Linda Eirhart, Winterthur’s Assistant Director, Horticulture, Curator, Plants writes:
One of the many amazing aspects of the Winterthur Garden is how many plants, still considered rare, were planted here over a hundred years ago. For example, H. F. du Pont made an entry in his notebook for Adonis davurica on April 7, 1906, and notes it again for March in 1907 and 1908.
Apparently he was not the only person to have it in the United States. Randolph Isham from Pennsylvania noted in The Garden Magazine, 1909, “ I paid $2.50 for a dozen plants of what the nurseryman called Adonis Davurica and got about $25.00 worth of pleasure the first year. For I had the loveliest flowers in town and these broad yellow flowers seemed as cheery as sunshine itself.” Davurica apparently was listed as a form of Adonis vernalis, which is no longer listed for our garden.

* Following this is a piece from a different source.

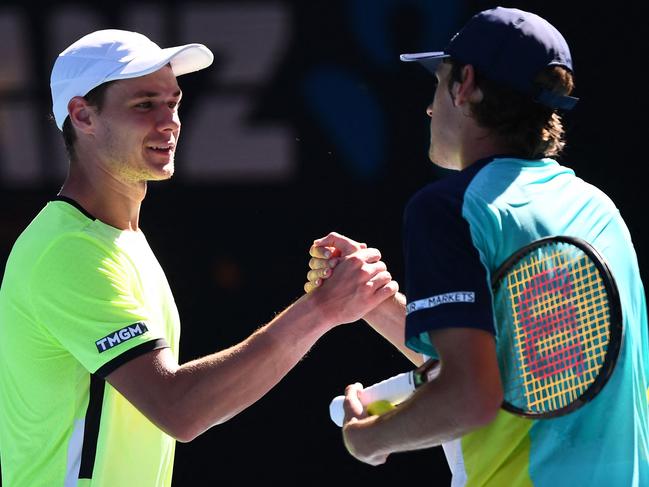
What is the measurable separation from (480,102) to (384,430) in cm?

However today, a century later, we are still enjoying the Adonis amurensis, or Pheasant’s Eye, in the Winterthur Garden. H. F. du Pont mentioned this plant in a October, 1909, letter to Marian Coffin, his friend and later his landscape architect:
“Adonis amurensis. End of January [bloom time]. At first the flowers appear close to the ground on fleshy stems but later flowers, as they grow and develop, are on the ends of long stems with feathery green foliage. It has been absolutely hardy here and is quite lovely.”
The cultivar that we have on the March Bank is ‘Fukujukai’. It is still considered rare and adds a wonderful bit of sunshine in the winter garden.